The hardest challenge in training such systems is reward hacking. As soon as the model gets meaningful tool access, reward hacking becomes much more dangerous. A model with search might learn to look up answers directly during RL. A coding agent might exploit future information in a repository, misuse logs, or discover shortcuts that invalidate the task. An environment with hidden leaks can make the policy look superhuman while actually training it to cheat. This is where the agent era becomes much more delicate than the reasoning era. Better tools make the model more useful, but they also enlarge the attack surface for spurious optimization. We should expect the next serious research bottlenecks to come from environment design, evaluator robustness, anti-cheating protocols, and more principled interfaces between policy and world. Still, the direction is clear. Tool-enabled thinking is simply more useful than isolated thinking, and has a far better chance of improving real productivity.

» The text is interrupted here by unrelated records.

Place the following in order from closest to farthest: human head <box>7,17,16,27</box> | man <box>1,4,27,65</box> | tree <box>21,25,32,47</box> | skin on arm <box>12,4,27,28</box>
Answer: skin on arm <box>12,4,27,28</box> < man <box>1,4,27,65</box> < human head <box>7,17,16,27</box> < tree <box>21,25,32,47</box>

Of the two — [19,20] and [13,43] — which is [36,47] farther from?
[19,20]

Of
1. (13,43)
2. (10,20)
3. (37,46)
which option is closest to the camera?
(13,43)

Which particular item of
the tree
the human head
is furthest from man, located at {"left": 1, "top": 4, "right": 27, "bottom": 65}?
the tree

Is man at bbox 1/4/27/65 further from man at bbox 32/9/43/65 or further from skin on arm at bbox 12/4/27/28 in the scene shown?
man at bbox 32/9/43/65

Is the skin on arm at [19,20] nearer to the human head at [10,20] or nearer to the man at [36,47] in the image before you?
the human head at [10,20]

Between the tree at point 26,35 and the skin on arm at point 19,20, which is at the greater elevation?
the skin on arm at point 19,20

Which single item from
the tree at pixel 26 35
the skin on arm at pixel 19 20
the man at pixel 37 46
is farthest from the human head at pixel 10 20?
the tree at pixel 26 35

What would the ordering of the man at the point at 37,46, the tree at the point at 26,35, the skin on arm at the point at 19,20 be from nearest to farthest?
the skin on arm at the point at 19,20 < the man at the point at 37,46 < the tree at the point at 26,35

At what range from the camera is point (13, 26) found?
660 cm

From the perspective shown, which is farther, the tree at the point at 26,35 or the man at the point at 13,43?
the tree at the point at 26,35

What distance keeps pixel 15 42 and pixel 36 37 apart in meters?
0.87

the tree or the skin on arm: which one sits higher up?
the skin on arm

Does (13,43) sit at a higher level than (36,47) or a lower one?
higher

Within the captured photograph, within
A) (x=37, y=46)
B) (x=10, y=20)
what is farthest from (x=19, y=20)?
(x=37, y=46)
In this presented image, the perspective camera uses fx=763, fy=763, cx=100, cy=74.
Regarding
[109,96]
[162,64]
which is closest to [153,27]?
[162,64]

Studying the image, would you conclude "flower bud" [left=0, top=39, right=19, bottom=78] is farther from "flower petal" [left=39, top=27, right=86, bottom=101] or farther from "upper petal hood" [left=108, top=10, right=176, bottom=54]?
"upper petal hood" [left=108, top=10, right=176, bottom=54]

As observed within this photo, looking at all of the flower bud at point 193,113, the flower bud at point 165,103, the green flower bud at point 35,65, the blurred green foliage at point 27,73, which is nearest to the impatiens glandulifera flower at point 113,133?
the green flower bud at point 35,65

Agentic thinking will also mean harness engineering. The core intelligence will increasingly come from how multiple agents are organized: an orchestrator that plans and routes work, specialized agents that act like domain experts, and sub-agents that execute narrower tasks while helping control context, avoid pollution, and preserve separation between different levels of reasoning. The future is a shift from training models to training agents, and from training agents to training systems.
Conclusion
The first phase of the reasoning wave established something important: RL on top of language models can produce qualitatively stronger cognition when the feedback signal is reliable and the infrastructure can support it.
The deeper transition is from reasoning thinking to agentic thinking: from thinking longer to thinking in order to act. The core object of training has shifted. It is the model-plus-environment system, or more concretely, the agent and the harness around it. That changes what research artifacts matter most: model architecture and training data, yes, but also environment design, rollout infrastructure, evaluator robustness, and the interfaces through which multiple agents coordinate. It changes what “good thinking” means: the most useful trace for sustaining action under real-world constraints, rather than the longest or most visible one.
It also changes where the competitive edge will come from. In the reasoning era, the edge came from better RL algorithms, stronger feedback signals, and more scalable training pipelines. In the agentic era, the edge will come from better environments, tighter train-serve integration, stronger harness engineering, and the ability to close the loop between a model’s decisions and the consequences those decisions produce.